The overall atmosphere was of cold, darkness, and isolation. The land was devoid of trees and the meals described consisted mostly of seal meat - no vegetables were to be found in this barren country. The lack of color, light, and food may explain why sometimes the writing meandered into the philosophical:

"The panting and trotting of the dogs was all I heard. Was I seeing through a glass darkly or into an emptiness that was bright? It is said that emptiness inspires compassion, but first you have to wade across the waters of uncertainty." (p.346)

and

"That night I asked Stephen Hawking's unanswerable question: Is it possible to remember the future? Light penetrated my eyelids and landscape slipped from sight in the curvature of space-time; over the falls in a barrel it went. To talk about a future seemed wrongheaded, calling up the old insistence on linear time, and so did the Christian fantasy that we are living out some sacred tragedy of sinful lives from which we must seek redemption." (p.111)

I wish there was a little less of that and a little more of the folktales about women marrying their dogs, or anecdotes like the one about the crew who had to desert their ship and then spent six months floating on an iceberg and surviving on seal meat before being rescued 1300 miles away from where they started. I suppose the long and short of it is that learning about Greenland was interesting, but reading this particular book was not quite so interesting.
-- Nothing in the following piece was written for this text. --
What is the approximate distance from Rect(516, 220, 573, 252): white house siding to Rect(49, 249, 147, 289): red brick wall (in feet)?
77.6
I also got the strong sense that this culture, which is so far from what we know in the US, is slipping away along with the polar ice caps. Dogsleds are giving way to snowmobiles, hunters are finding it more difficult to get by without outside income, and in 2001 when the book was being written, Greenland's first commercial airport was being built. Indeed, there are now direct flights from Baltimore-Washington International Airport to Kangerlussuaq. Already, the communities that Ehrlich visited must have changed a great deal.
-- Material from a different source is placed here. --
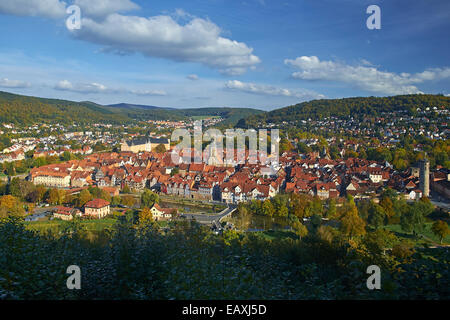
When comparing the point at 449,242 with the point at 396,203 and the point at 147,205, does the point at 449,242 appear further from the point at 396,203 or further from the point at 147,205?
the point at 147,205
The author briefly mentioned something I found particularly interesting: "During the Korean War, a large hospital in Naarssarsuaq received soldiers so badly hurt that the Americans sequestered them in Greenland, so the extent of American injuries would not be seen." (p.144) This hospital, which Wikipedia calls a legend, was also the subject of a novel I read not long ago, No One Thinks of Greenland by John Greisemer (I must have gotten both these titles from some Greenland-themed bibliography). It's an engaging story about a corporal who is sent there to work on the hospital's newspaper, but then finds himself facing censorship from those who really don't want anything about the hospital published, even internally. His developing friendship with one of the patients and the difficult conditions of living in Greenland round out this much-overlooked novel. Other than whatever source originally led me to it, I have heard absolutely nothing about this book and consequently have been promoting it at the library every chance I get. Come to think of it, you should read it too!